──────── INPUT ────────

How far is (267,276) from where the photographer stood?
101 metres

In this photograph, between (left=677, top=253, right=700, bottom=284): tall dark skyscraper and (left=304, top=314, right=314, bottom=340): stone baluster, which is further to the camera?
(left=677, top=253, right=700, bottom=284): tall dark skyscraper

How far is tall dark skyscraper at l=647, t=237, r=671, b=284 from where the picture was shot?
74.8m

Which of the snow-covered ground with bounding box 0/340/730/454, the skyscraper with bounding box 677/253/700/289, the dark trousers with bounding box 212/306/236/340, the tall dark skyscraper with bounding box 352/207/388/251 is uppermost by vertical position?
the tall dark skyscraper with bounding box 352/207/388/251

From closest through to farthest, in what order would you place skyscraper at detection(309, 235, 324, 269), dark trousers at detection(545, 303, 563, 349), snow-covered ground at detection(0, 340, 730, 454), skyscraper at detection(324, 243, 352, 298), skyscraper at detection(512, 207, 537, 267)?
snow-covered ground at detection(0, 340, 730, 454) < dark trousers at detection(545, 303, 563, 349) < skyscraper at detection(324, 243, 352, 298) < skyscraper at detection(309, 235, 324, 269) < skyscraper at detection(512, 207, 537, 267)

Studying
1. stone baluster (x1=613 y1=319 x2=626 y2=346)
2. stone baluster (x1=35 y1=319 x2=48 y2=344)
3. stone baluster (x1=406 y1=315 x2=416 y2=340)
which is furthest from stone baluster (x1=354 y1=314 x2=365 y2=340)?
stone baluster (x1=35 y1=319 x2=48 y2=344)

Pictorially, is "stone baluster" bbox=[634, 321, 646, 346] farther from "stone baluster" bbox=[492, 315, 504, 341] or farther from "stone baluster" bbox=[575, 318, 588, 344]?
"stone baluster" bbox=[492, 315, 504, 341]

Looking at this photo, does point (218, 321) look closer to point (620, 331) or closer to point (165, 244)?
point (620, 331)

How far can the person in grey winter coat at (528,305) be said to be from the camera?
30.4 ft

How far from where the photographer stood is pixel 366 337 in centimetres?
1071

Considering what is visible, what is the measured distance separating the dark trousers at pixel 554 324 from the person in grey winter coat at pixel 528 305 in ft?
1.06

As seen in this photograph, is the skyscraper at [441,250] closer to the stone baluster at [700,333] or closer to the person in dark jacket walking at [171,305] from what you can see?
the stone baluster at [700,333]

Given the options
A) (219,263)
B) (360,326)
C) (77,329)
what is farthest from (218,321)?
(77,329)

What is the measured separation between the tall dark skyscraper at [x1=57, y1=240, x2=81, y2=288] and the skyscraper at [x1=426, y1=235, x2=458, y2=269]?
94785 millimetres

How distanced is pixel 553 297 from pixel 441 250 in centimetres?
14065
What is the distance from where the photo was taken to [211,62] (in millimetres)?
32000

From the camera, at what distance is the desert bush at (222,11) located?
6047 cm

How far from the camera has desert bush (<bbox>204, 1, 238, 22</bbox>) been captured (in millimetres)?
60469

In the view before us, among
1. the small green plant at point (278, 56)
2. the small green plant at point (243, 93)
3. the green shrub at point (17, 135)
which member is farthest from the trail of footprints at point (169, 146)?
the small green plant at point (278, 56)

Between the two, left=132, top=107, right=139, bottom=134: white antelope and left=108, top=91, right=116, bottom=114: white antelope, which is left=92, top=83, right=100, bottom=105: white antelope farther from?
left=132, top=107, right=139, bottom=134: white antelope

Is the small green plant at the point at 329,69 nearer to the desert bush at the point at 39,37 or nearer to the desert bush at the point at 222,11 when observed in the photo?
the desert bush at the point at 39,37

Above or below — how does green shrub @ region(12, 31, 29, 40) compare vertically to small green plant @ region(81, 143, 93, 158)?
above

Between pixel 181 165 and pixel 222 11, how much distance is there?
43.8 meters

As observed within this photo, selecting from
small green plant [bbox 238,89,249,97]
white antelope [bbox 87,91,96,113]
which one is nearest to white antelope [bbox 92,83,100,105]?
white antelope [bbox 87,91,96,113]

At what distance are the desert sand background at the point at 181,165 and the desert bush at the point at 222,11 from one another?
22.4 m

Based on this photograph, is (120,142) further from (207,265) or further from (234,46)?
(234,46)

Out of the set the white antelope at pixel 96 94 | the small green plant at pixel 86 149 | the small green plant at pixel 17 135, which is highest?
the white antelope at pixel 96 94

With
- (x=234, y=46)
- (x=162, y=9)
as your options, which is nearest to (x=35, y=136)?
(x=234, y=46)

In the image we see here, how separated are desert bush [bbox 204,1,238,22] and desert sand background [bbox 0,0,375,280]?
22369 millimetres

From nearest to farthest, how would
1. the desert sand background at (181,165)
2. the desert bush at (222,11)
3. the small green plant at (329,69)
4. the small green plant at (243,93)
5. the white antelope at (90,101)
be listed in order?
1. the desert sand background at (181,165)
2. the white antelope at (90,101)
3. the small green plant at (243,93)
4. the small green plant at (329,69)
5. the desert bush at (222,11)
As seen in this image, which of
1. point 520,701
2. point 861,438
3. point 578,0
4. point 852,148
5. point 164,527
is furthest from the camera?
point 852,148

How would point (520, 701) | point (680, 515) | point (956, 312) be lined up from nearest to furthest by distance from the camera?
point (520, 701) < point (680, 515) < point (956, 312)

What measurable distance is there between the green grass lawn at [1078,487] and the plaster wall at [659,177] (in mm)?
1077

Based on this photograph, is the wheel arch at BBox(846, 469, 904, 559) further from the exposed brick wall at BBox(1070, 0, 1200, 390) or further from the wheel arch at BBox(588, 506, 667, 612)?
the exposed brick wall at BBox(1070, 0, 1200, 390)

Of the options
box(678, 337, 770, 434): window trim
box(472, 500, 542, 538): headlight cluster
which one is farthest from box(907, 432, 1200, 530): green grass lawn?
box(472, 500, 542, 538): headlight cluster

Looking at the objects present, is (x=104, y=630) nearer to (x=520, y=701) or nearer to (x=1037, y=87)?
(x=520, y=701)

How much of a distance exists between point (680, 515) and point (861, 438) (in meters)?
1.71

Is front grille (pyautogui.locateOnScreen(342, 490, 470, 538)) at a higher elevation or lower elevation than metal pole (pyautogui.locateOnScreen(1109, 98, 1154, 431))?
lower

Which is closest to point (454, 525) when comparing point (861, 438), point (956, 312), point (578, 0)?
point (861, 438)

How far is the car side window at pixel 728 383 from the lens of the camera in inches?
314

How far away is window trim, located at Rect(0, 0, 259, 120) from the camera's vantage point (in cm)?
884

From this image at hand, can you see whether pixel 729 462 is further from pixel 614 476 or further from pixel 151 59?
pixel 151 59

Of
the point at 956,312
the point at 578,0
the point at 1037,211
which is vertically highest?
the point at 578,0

────────

■ EXERCISE BRIEF ■
Exactly as shown, repeat every record.

■ FINISHED ANSWER ■
How far is (267,276) from where the photographer stood?
101 metres

In this photograph, between (left=677, top=253, right=700, bottom=284): tall dark skyscraper and (left=304, top=314, right=314, bottom=340): stone baluster, which is further to the camera?
(left=677, top=253, right=700, bottom=284): tall dark skyscraper

How far is tall dark skyscraper at l=647, t=237, r=671, b=284 from where the picture was shot?
74.8m

Which of the snow-covered ground with bounding box 0/340/730/454, the skyscraper with bounding box 677/253/700/289, the dark trousers with bounding box 212/306/236/340, the tall dark skyscraper with bounding box 352/207/388/251 is uppermost by vertical position?
the tall dark skyscraper with bounding box 352/207/388/251

From closest through to farthest, in what order would you place skyscraper at detection(309, 235, 324, 269), dark trousers at detection(545, 303, 563, 349), snow-covered ground at detection(0, 340, 730, 454), skyscraper at detection(324, 243, 352, 298), skyscraper at detection(512, 207, 537, 267)?
snow-covered ground at detection(0, 340, 730, 454) < dark trousers at detection(545, 303, 563, 349) < skyscraper at detection(324, 243, 352, 298) < skyscraper at detection(309, 235, 324, 269) < skyscraper at detection(512, 207, 537, 267)

Studying
1. stone baluster (x1=613 y1=319 x2=626 y2=346)
2. stone baluster (x1=35 y1=319 x2=48 y2=344)
3. stone baluster (x1=406 y1=315 x2=416 y2=340)
which is furthest from stone baluster (x1=354 y1=314 x2=365 y2=340)?
stone baluster (x1=35 y1=319 x2=48 y2=344)

Pictorially, is "stone baluster" bbox=[634, 321, 646, 346] farther from "stone baluster" bbox=[492, 315, 504, 341] or farther from "stone baluster" bbox=[575, 318, 588, 344]?
"stone baluster" bbox=[492, 315, 504, 341]

Looking at this photo, does point (218, 321) look closer to point (620, 331) or closer to point (165, 244)?
point (620, 331)

How far can the person in grey winter coat at (528,305) be said to be from the camera?
30.4 ft

How far from where the photographer stood is pixel 366 337 in centimetres?
1071

Considering what is visible, what is the measured distance separating the dark trousers at pixel 554 324 from the person in grey winter coat at pixel 528 305 in ft?
1.06

As seen in this photograph, is the skyscraper at [441,250] closer to the stone baluster at [700,333] or closer to the person in dark jacket walking at [171,305] from what you can see?
the stone baluster at [700,333]

Given the options
A) (219,263)
B) (360,326)
C) (77,329)
what is farthest from (218,321)?
(77,329)

What is the measured separation between the tall dark skyscraper at [x1=57, y1=240, x2=81, y2=288] and the skyscraper at [x1=426, y1=235, x2=458, y2=269]?
94785 millimetres

How distanced is pixel 553 297 from pixel 441 250 in centimetres?
14065
What is the distance from where the photo was taken to [211,62] (in millimetres)?
32000

From the camera, at what distance is the desert bush at (222,11) located?
6047 cm

How far from the camera has desert bush (<bbox>204, 1, 238, 22</bbox>) been captured (in millimetres)?
60469

In the view before us, among
1. the small green plant at point (278, 56)
2. the small green plant at point (243, 93)
3. the green shrub at point (17, 135)
which member is farthest from the trail of footprints at point (169, 146)?
the small green plant at point (278, 56)

Between the two, left=132, top=107, right=139, bottom=134: white antelope and left=108, top=91, right=116, bottom=114: white antelope, which is left=92, top=83, right=100, bottom=105: white antelope farther from?
left=132, top=107, right=139, bottom=134: white antelope

Is the small green plant at the point at 329,69 nearer to the desert bush at the point at 39,37 or nearer to the desert bush at the point at 222,11 when observed in the photo?
the desert bush at the point at 39,37

Above or below — how does green shrub @ region(12, 31, 29, 40) compare vertically to small green plant @ region(81, 143, 93, 158)?
above

Between pixel 181 165 and pixel 222 11, how much distance is there?
43.8 meters

As observed within this photo, selecting from
small green plant [bbox 238,89,249,97]
white antelope [bbox 87,91,96,113]
which one is nearest to white antelope [bbox 92,83,100,105]?
white antelope [bbox 87,91,96,113]

At what distance are the desert sand background at the point at 181,165 and the desert bush at the point at 222,11 from one another?
22.4 m

Based on this photograph, is (120,142) further from (207,265) or further from (234,46)?
(234,46)

Out of the set the white antelope at pixel 96 94 | the small green plant at pixel 86 149 | the small green plant at pixel 17 135, which is highest?
the white antelope at pixel 96 94

With
- (x=234, y=46)
- (x=162, y=9)
as your options, which is nearest to (x=35, y=136)?
(x=234, y=46)

In the image we see here, how separated are desert bush [bbox 204,1,238,22] and desert sand background [bbox 0,0,375,280]?
22369 millimetres

From nearest to farthest, how would
1. the desert sand background at (181,165)
2. the desert bush at (222,11)
3. the small green plant at (329,69)
4. the small green plant at (243,93)
5. the white antelope at (90,101)
be listed in order?
1. the desert sand background at (181,165)
2. the white antelope at (90,101)
3. the small green plant at (243,93)
4. the small green plant at (329,69)
5. the desert bush at (222,11)
As seen in this image, which of
1. point 520,701
2. point 861,438
3. point 578,0
4. point 852,148
5. point 164,527
is furthest from the camera?
point 852,148

How would point (520, 701) | point (680, 515) | point (956, 312) be lined up from nearest to furthest by distance from the camera?
point (520, 701) < point (680, 515) < point (956, 312)

What measurable distance is there between the green grass lawn at [1078,487] and the plaster wall at [659,177] (in mm)?
1077

Based on this photograph, is the wheel arch at BBox(846, 469, 904, 559) further from the exposed brick wall at BBox(1070, 0, 1200, 390) or further from the wheel arch at BBox(588, 506, 667, 612)?
the exposed brick wall at BBox(1070, 0, 1200, 390)

Of the options
box(678, 337, 770, 434): window trim
box(472, 500, 542, 538): headlight cluster
which one is farthest from box(907, 432, 1200, 530): green grass lawn?
box(472, 500, 542, 538): headlight cluster

Looking at the objects present, is (x=104, y=630) nearer to (x=520, y=701) or nearer to (x=1037, y=87)?
(x=520, y=701)

How much of a distance exists between point (680, 515) and point (861, 438) (in meters)?
1.71

Is front grille (pyautogui.locateOnScreen(342, 490, 470, 538)) at a higher elevation or lower elevation than metal pole (pyautogui.locateOnScreen(1109, 98, 1154, 431))?
lower

Which is closest to point (454, 525) when comparing point (861, 438), point (956, 312), point (578, 0)?
point (861, 438)

How far is the car side window at pixel 728 383 from the lens of the camera in inches?
314

How far away is window trim, located at Rect(0, 0, 259, 120) from the camera's vantage point (in cm)?
884

From this image at hand, can you see whether pixel 729 462 is further from pixel 614 476 or further from pixel 151 59?
pixel 151 59

Of
the point at 956,312
the point at 578,0
the point at 1037,211
which is vertically highest?
the point at 578,0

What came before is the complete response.